アメリカに落語の花を咲かせましょう

〜第22回〜 柳家小三治師匠

異なるジャンルで活躍する当地の日本人が、不定期交代で等身大の思いをつづる連載。


先日、現在噺(はなし)家では唯一の人間国宝(重要無形文化財)の柳家小三治師匠が、81歳で60年以上にわたる噺家人生を終え、旅立たれました。

僕が真打ちに昇進するときは落語協会の会長として記者会見や真打ち披露興行の口上にも並んでいただきました。同じ柳家の一門として、寄席や大きなホールでの落語会、旅先の地方での公演など、さまざまな思い出が沸き上がってきます。

小三治師匠は寄席の打ち上げでおいしいお店に連れていってくださった印象があります。上野は亀屋の鰻、新宿は長春館の焼肉、池袋は東急の上のかき揚げ丼、浅草だけ思い浮かばない。千秋楽はみんな荷物が多いからと9の付く日に出演者や前座、お囃子(はやし)さんを連れていってごちそうしてくれました。20歳そこそこの若い前座にも亀屋のコースでお酒も鰻重も出てくる。噺家になって良かったなと毎日の厳しい修業の中でしみじみ思いました。そして小三治師匠と鰻の思い出はもう一つあります。僕がレギュラーで前座をしていた朝日名人会というホール落語会でのことでした。

暑い夏の楽屋で 

その日のトリは小三治師匠で、うちの師匠権太楼も顔付されていました。会場は有楽町の駅前、銀座にある朝日ホールは600人は入る大きなホールで、この朝日名人会は朝日新聞とソニーが名演を録音し、CDを制作することを目的に開催される落語会でした。多くの名演を残し、今でも大人気の落語会です。

=== 記録一覧 ===

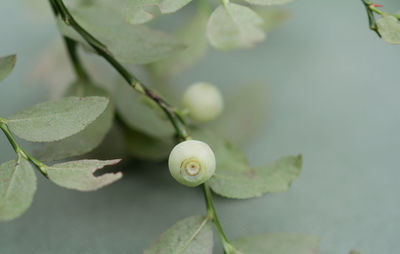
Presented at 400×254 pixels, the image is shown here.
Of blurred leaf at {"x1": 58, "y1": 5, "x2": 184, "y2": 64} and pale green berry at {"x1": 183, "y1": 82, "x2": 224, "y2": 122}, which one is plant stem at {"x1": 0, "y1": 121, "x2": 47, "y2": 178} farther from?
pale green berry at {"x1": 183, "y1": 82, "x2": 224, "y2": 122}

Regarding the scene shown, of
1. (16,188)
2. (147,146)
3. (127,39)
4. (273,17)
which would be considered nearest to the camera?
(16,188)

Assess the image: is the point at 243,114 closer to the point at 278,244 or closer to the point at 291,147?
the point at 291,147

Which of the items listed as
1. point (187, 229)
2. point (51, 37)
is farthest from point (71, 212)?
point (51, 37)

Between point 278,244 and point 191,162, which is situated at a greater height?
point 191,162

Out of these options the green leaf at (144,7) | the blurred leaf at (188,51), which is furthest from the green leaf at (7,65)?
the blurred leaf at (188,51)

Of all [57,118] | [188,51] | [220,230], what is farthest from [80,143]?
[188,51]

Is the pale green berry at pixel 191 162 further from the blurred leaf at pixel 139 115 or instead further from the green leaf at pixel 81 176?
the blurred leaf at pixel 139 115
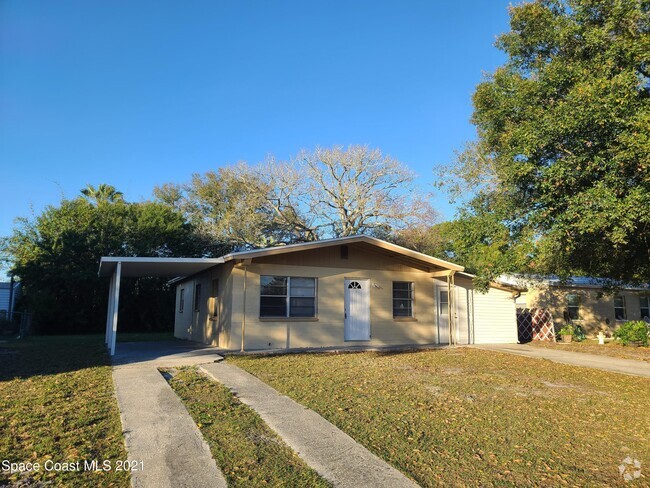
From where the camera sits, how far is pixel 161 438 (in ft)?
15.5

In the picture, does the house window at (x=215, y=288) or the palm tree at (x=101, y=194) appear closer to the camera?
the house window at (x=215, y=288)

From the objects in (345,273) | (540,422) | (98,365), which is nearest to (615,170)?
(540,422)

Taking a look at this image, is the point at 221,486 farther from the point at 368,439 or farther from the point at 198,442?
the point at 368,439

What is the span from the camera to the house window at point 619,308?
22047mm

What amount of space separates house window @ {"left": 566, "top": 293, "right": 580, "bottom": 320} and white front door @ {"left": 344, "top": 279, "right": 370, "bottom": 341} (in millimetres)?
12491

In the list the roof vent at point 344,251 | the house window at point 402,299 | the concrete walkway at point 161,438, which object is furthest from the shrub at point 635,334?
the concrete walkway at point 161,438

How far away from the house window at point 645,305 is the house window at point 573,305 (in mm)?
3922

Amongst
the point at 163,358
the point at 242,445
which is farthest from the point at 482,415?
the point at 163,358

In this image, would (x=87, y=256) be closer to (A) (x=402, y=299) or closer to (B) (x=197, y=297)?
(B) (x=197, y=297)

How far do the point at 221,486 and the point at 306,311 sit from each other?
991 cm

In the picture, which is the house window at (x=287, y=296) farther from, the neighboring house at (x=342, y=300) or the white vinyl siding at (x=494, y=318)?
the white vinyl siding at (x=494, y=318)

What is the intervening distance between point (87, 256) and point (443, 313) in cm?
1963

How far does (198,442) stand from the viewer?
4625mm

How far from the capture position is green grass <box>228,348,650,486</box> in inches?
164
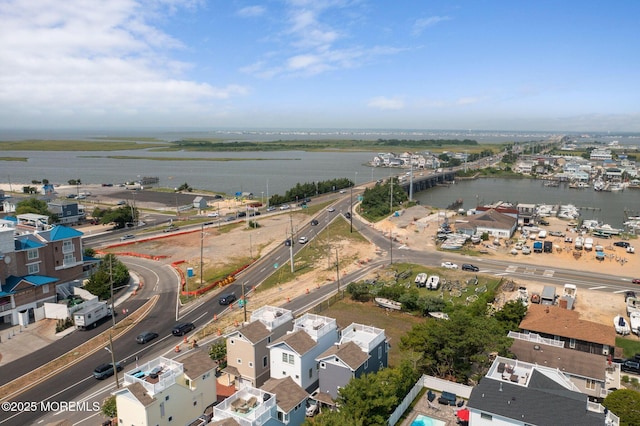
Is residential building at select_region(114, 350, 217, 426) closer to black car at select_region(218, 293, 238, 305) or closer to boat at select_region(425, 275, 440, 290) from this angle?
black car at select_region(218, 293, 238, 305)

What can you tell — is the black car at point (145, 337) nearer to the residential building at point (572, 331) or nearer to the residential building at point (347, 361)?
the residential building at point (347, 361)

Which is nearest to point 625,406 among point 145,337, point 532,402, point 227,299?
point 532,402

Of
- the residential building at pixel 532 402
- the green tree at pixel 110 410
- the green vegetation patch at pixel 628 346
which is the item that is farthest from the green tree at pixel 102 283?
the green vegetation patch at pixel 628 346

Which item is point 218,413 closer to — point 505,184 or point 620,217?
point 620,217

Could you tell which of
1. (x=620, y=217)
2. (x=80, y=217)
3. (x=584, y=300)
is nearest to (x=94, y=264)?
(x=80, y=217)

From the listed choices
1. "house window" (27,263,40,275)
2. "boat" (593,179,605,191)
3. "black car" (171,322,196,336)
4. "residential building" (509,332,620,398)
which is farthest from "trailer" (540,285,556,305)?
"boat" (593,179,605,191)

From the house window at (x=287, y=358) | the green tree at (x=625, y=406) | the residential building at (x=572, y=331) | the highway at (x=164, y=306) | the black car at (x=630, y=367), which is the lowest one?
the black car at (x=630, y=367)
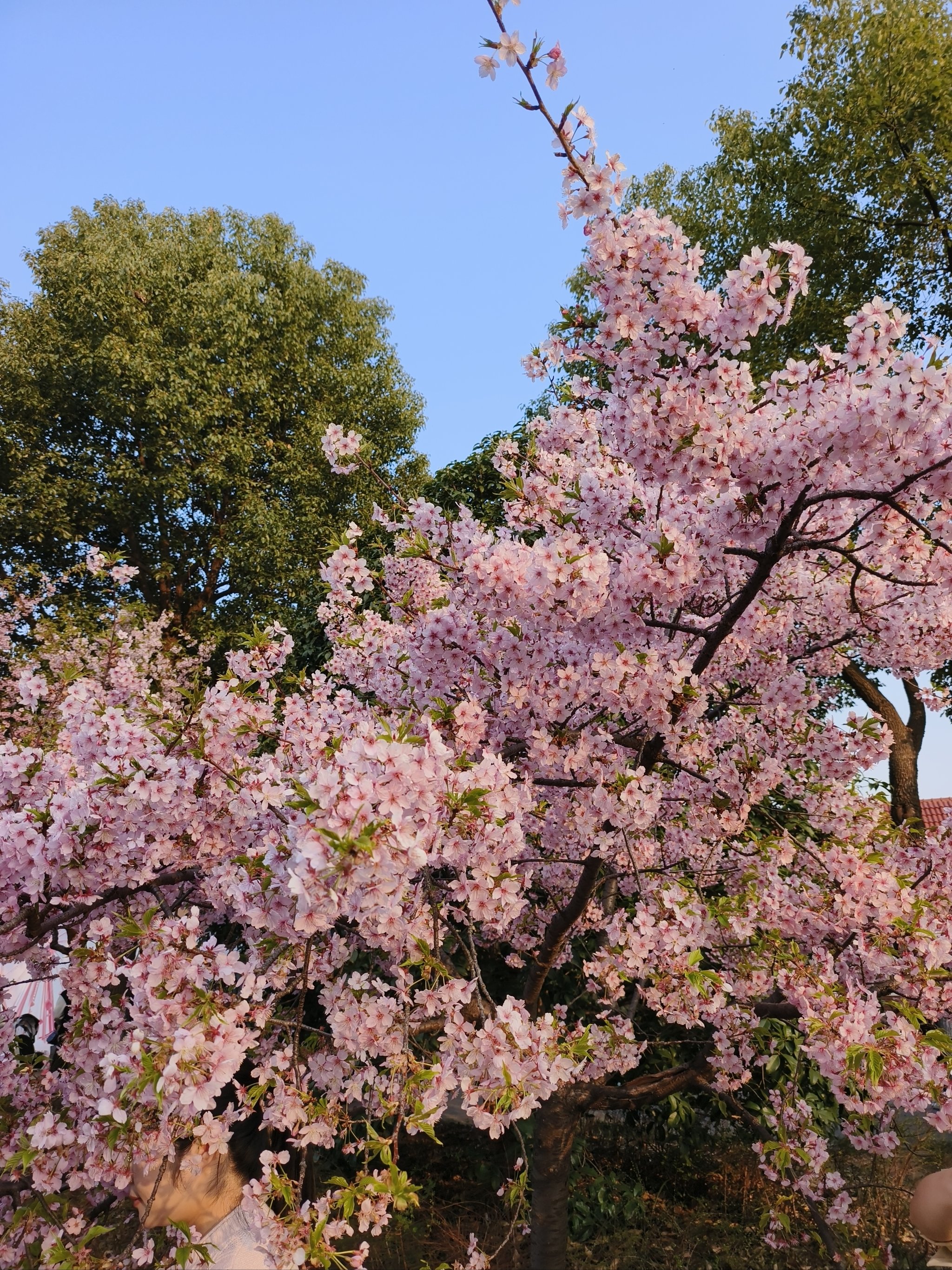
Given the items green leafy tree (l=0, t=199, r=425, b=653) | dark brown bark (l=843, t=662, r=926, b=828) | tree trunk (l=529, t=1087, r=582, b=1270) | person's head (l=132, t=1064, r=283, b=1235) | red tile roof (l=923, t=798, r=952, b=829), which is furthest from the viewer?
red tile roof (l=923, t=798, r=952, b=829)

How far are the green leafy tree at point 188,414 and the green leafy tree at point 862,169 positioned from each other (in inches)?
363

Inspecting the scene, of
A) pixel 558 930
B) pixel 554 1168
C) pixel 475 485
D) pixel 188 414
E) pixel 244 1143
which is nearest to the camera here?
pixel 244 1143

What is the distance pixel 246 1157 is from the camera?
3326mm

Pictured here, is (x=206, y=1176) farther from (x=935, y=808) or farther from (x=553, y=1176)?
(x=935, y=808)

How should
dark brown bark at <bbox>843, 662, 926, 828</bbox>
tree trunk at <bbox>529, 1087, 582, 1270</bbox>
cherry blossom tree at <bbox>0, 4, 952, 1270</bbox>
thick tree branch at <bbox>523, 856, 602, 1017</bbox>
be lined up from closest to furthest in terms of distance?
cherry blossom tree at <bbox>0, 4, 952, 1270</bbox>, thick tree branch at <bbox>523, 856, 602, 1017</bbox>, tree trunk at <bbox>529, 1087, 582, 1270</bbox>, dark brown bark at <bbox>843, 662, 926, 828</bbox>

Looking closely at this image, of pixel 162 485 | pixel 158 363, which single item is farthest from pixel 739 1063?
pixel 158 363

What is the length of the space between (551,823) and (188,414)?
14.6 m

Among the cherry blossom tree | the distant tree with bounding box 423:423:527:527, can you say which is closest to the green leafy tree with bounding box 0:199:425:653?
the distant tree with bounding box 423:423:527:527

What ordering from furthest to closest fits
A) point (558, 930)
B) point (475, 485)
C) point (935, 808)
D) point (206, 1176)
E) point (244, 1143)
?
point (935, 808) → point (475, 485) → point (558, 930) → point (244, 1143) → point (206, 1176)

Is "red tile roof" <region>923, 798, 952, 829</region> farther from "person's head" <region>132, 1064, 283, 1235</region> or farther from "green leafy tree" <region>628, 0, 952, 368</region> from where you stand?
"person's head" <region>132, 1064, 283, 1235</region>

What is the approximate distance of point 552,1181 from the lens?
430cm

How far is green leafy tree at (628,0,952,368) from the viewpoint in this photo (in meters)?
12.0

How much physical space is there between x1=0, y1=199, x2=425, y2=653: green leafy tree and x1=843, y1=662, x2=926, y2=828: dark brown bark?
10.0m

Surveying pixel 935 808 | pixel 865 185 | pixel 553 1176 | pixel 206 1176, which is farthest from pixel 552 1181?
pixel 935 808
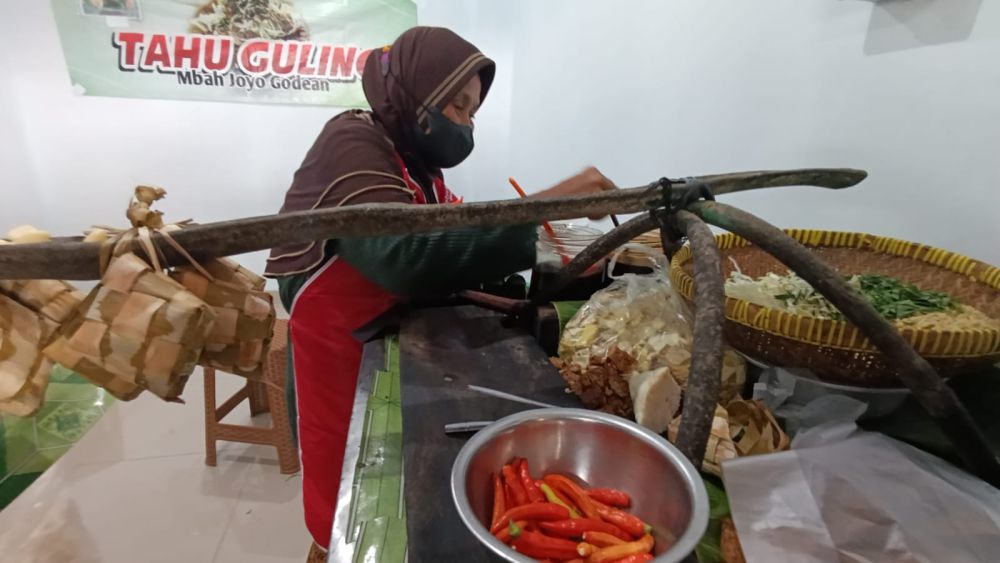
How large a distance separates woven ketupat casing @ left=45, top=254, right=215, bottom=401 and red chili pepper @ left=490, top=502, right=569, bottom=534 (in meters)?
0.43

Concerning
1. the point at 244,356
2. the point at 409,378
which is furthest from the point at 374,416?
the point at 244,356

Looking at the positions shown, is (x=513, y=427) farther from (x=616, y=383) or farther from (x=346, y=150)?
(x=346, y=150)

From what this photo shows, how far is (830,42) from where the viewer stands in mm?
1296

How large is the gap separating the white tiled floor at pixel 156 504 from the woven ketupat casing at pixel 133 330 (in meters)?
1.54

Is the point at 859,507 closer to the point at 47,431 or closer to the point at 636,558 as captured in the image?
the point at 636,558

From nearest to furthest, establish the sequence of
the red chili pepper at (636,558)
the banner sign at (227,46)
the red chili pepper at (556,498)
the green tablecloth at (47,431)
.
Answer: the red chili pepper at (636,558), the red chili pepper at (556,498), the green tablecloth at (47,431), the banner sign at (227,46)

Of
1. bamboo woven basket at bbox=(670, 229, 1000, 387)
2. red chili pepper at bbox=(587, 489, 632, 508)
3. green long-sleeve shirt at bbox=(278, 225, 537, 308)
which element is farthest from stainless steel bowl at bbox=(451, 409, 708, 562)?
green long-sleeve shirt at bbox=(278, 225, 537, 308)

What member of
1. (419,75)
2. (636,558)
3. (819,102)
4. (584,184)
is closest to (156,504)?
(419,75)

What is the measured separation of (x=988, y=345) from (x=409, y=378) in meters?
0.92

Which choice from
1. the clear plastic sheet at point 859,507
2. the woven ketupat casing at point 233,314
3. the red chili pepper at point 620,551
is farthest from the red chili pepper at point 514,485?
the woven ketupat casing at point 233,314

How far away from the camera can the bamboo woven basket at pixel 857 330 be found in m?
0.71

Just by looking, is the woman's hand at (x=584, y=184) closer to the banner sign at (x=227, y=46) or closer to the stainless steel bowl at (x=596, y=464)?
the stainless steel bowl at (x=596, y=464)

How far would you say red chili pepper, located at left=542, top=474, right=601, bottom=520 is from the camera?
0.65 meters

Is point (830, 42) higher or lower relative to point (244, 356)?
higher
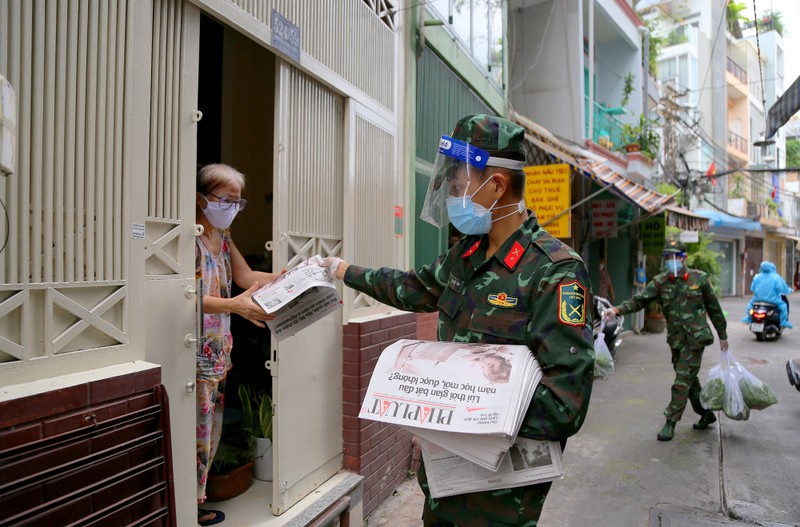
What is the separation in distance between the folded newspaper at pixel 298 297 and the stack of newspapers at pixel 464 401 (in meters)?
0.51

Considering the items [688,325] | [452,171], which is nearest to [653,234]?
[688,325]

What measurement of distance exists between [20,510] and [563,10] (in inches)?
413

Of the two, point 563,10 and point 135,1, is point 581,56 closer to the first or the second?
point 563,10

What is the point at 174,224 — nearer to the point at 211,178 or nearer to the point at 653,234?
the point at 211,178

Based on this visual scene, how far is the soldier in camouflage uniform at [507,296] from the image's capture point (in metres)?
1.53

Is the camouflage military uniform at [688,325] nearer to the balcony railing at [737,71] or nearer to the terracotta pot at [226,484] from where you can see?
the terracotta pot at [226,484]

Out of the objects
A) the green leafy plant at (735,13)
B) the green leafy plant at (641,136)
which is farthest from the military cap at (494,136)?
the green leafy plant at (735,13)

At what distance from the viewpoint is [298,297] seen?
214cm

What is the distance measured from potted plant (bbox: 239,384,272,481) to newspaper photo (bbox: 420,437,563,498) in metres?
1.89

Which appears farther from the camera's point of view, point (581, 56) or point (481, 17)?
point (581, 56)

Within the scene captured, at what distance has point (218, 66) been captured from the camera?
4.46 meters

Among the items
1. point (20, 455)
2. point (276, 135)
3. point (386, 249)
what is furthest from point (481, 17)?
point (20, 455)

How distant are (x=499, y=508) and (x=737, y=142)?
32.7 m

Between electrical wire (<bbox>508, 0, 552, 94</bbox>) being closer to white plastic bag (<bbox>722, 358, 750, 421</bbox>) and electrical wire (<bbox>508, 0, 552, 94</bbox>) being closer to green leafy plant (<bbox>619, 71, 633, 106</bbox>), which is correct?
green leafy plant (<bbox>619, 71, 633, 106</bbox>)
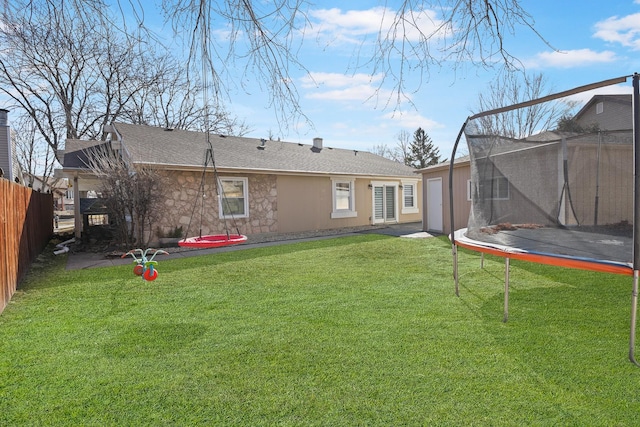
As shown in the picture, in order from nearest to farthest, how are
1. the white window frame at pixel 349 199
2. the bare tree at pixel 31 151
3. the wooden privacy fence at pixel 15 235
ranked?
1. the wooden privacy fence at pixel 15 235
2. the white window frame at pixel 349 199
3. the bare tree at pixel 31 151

=== 課題の目標 1 ===
小三治師匠の本文から、「異なるジャンルで活躍する当地の日本人が、不定期交代で等身大の思いをつづる連載。」から「の名演を残し、今でも大人気の落語会です。」までの部分を一字も変えずに抜き出してください。
=== 課題の目標 2 ===
小三治師匠の本文をもとに、次の問いに答えること。
(a) 小三治師匠は何歳で旅立ったか。
(b) 上野で連れていってもらった店と料理は何か。
(c) 朝日ホールには何人が入るか。
記録は本文とは別の資料である。

=== 解答 1 ===
異なるジャンルで活躍する当地の日本人が、不定期交代で等身大の思いをつづる連載。


先日、現在噺(はなし)家では唯一の人間国宝(重要無形文化財)の柳家小三治師匠が、81歳で60年以上にわたる噺家人生を終え、旅立たれました。

僕が真打ちに昇進するときは落語協会の会長として記者会見や真打ち披露興行の口上にも並んでいただきました。同じ柳家の一門として、寄席や大きなホールでの落語会、旅先の地方での公演など、さまざまな思い出が沸き上がってきます。

小三治師匠は寄席の打ち上げでおいしいお店に連れていってくださった印象があります。上野は亀屋の鰻、新宿は長春館の焼肉、池袋は東急の上のかき揚げ丼、浅草だけ思い浮かばない。千秋楽はみんな荷物が多いからと9の付く日に出演者や前座、お囃子(はやし)さんを連れていってごちそうしてくれました。20歳そこそこの若い前座にも亀屋のコースでお酒も鰻重も出てくる。噺家になって良かったなと毎日の厳しい修業の中でしみじみ思いました。そして小三治師匠と鰻の思い出はもう一つあります。僕がレギュラーで前座をしていた朝日名人会というホール落語会でのことでした。

暑い夏の楽屋で 

その日のトリは小三治師匠で、うちの師匠権太楼も顔付されていました。会場は有楽町の駅前、銀座にある朝日ホールは600人は入る大きなホールで、この朝日名人会は朝日新聞とソニーが名演を録音し、CDを制作することを目的に開催される落語会でした。多くの名演を残し、今でも大人気の落語会です。

=== 解答 2 ===
(a) 81歳
(b) 亀屋の鰻
(c) 600人